### Work task
Produce a copy of every line in the records that holds the string "Ardeotis".

### Dataset content
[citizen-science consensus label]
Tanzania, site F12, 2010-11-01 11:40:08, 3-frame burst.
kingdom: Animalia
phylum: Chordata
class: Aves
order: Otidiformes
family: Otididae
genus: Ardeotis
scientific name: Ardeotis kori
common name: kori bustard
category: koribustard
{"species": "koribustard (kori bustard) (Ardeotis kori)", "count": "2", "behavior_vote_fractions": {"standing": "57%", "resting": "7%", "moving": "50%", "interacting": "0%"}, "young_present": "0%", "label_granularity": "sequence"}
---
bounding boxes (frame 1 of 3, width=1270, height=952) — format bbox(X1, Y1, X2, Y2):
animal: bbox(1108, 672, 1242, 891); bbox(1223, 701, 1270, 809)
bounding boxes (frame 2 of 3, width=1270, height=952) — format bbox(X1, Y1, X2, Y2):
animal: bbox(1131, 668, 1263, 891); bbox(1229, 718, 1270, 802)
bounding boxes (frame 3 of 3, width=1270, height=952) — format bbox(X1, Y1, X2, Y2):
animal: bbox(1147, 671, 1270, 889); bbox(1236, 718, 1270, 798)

### Completed task
genus: Ardeotis
scientific name: Ardeotis kori
{"species": "koribustard (kori bustard) (Ardeotis kori)", "count": "2", "behavior_vote_fractions": {"standing": "57%", "resting": "7%", "moving": "50%", "interacting": "0%"}, "young_present": "0%", "label_granularity": "sequence"}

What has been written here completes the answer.